Ni fuerza para levantarnos tuvimos. Lo esperamos un ratito y más por dignidad propia que integridad del pibe es que decidimos volver. A una cuadra se nos cruzó. Ya no era el mal presentimiento. Lo llevaban detrás en una chata y alrededor había dos tipos en cuclillas.-"!Al Carrasco!", indicó el Flaco. Cuando llegamos al hall del hospital vimos a un tipo grandote sentado en esos bancos de piedra verde y gris de la sala de espera. Al lado de su pie estaba la pelota. El Dany no la había querido largar y lo habían lanceado. Preguntamos, no nos dejaron pasar. Los de la chata nos alcanzaron hasta la esquina de la cuadra. Consternados como estábamos ni gracias les dijimos a los tipos esos. Luego la escena transcurre en una postal sin tiempo: la madre del Dany, una católica siempre de luto, devolvió envuelta en un diario a la pelota aquella ya mutada en el objeto más perturbador que habiamos conocido. Nos dio miedo, un terror abisal, que desconocíamos tener. El Dany salió vivo y nunca más se juntó con nosotros. Empezó a estudiar la vida de los santos con los de la iglesia, abandonó el fútbol y nos comentaron tenía ya otros amigos. Estudió para cura y quienes recuerdan haberlo visto en cueros, ayudando a levantar casas en la misma zona de su peripecia decían que llevaba flor de cicatriz en el costado. Luego, con la dictadura lo desaparecieron.

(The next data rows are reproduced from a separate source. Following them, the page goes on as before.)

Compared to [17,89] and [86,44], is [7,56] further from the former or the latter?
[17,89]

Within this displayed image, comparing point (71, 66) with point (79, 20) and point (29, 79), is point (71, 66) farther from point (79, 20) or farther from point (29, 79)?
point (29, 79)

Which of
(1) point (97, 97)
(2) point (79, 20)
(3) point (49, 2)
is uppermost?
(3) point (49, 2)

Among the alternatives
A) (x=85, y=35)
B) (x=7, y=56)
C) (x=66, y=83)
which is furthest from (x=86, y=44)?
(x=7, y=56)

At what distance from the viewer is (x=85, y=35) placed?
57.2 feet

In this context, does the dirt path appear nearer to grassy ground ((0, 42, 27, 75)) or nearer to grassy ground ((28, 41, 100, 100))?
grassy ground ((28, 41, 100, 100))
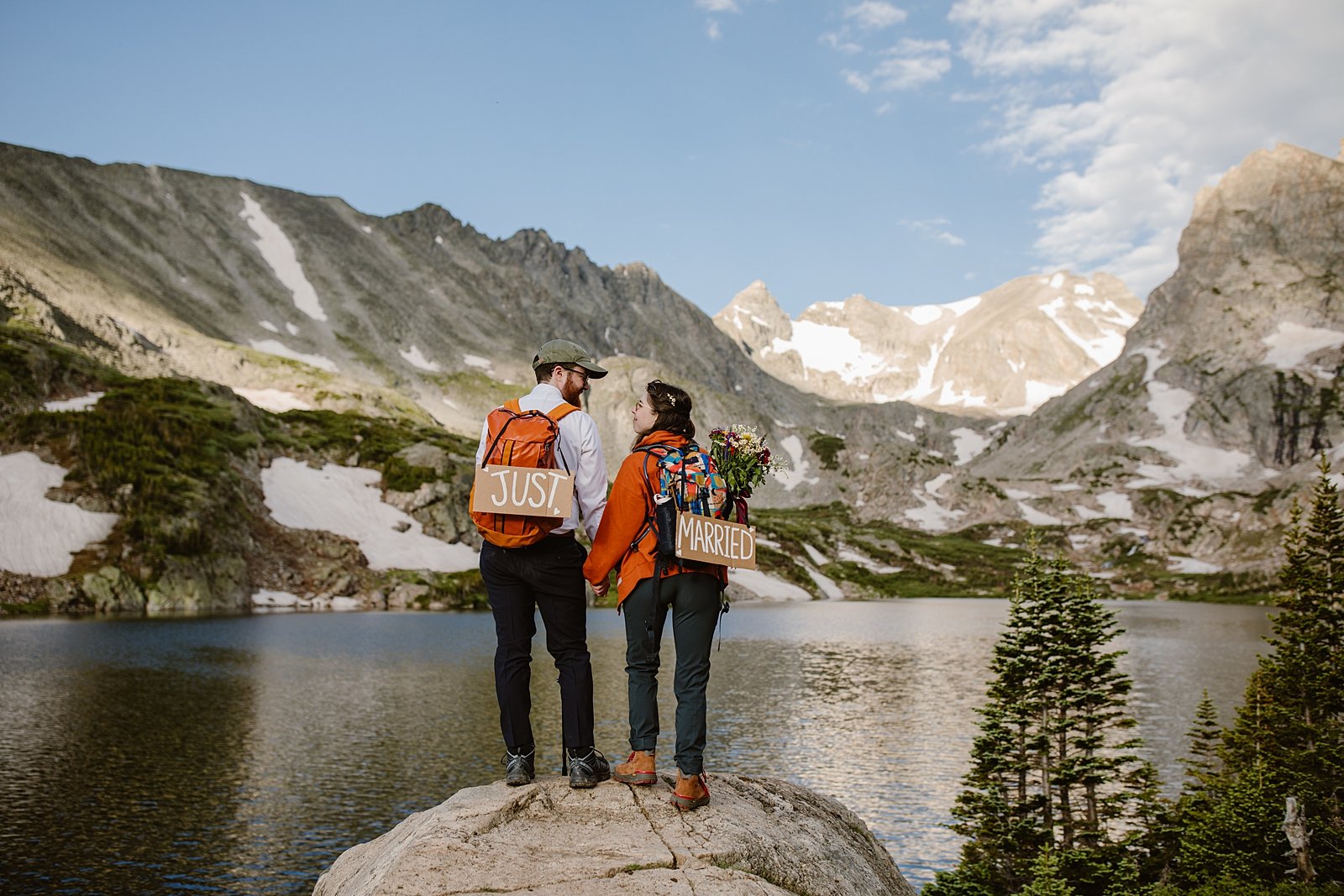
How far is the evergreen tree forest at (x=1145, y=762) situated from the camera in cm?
2698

Aún hoy coincidimos, tomando cerveza en La Capilla con el Flaco, que la peor vergüenza no es haber perdido a un amigo por nuestra distracción en guerra y el dolor consecutivo de nunca mas poder siquiera verlo, sino en que nos devolvieran la pelota de esa forma, como envuelta en una mortaja, fallecida de antemano, para nunca más ser usada. El otro día la encontré en un mueble viejo mientras me mudaba en mi separación matrimonial y la dejé afuera, junto a las bolsas de basura para que se la llevara el olvido.